As in Rope, for there to be any entertainment in the first place there must be a crime, and so the viewers of Jackal root for its protagonist to the very point at which history exerts its factuality and morality impresses its prohibitions. As far as possible for a mainstream blockbuster to accomplish, Jackal encourages its spectators to effectively complete the diabolical raison d'être for the film: to respect without judgment an aesthetic overthrow of the social Real through violence. Even the argument that viewers can identify with — and in the process admire the ingenuity of — Jackal nemesis Deputy Commissioner Claude Lebel (Michael Lonsdale) as much as if not more than the Jackal himself fails when one admits the policeman’s dependence on the assassin for his existence. Indeed, until the climax of the film, Lebel is always one step behind the Jackal, and even when he vanquishes his opponent the viewer is made aware that this was only because the slightest accident — de Gaulle’s bow at the precise moment the Jackal pulls the trigger — led to Lebel’s victory.
So even though he both fails to assassinate de Gaulle and is soon thereafter killed, the Jackal and his artistic process nonetheless emerge triumphant — not in the realm of ideology, but in the refusal to submit to the mechanisms and technologies of identification that catalog and quantify the individual, transforming him from subject to object.
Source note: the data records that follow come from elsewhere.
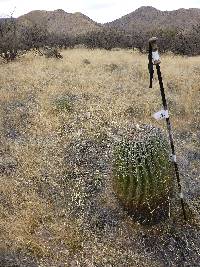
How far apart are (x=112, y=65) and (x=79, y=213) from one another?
8.65 m

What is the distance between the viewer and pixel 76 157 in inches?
299

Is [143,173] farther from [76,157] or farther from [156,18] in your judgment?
[156,18]

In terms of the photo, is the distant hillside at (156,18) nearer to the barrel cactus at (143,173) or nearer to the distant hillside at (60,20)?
the distant hillside at (60,20)

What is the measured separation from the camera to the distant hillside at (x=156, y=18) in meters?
41.5

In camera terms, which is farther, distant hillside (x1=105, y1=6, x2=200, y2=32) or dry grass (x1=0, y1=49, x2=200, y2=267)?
distant hillside (x1=105, y1=6, x2=200, y2=32)

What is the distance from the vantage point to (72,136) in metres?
8.35

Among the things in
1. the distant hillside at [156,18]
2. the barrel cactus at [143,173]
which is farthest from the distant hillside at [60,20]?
the barrel cactus at [143,173]

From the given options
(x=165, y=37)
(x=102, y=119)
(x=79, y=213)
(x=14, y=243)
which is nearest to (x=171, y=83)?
(x=102, y=119)

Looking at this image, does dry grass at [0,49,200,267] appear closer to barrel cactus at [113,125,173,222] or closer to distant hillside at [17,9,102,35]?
barrel cactus at [113,125,173,222]

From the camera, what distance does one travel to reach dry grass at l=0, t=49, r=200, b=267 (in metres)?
5.50

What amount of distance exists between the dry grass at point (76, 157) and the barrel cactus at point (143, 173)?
29 centimetres

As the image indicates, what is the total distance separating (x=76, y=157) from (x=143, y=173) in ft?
7.51

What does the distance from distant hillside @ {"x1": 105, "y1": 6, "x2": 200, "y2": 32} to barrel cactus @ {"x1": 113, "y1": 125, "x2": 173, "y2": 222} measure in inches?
1364

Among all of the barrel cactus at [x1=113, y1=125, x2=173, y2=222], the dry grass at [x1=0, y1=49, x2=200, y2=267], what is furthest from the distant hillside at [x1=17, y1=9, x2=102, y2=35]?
the barrel cactus at [x1=113, y1=125, x2=173, y2=222]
Viewers might very well arrive at admiring the Jackal as the ultimate underground artist, as one of the few members of society who seeks to directly affect the Real and to elude official processing by what Louis Althusser deemed the Ideological State Apparatus. By living within yet slipping through various systems of control, the assassin-aesthete resists the modern surveillance state as well as society’s insistence that one identify oneself as an individual — and that the artist create art — solely on society’s terms. In the end, The Day of the Jackal troubles our certainty, not only of the belief that the artist is as important as or is more important than her art, but also of that the belief that maintaining one’s identificatory status holds more value than an anonymous and impersonal creativity in the service of violent insurrection.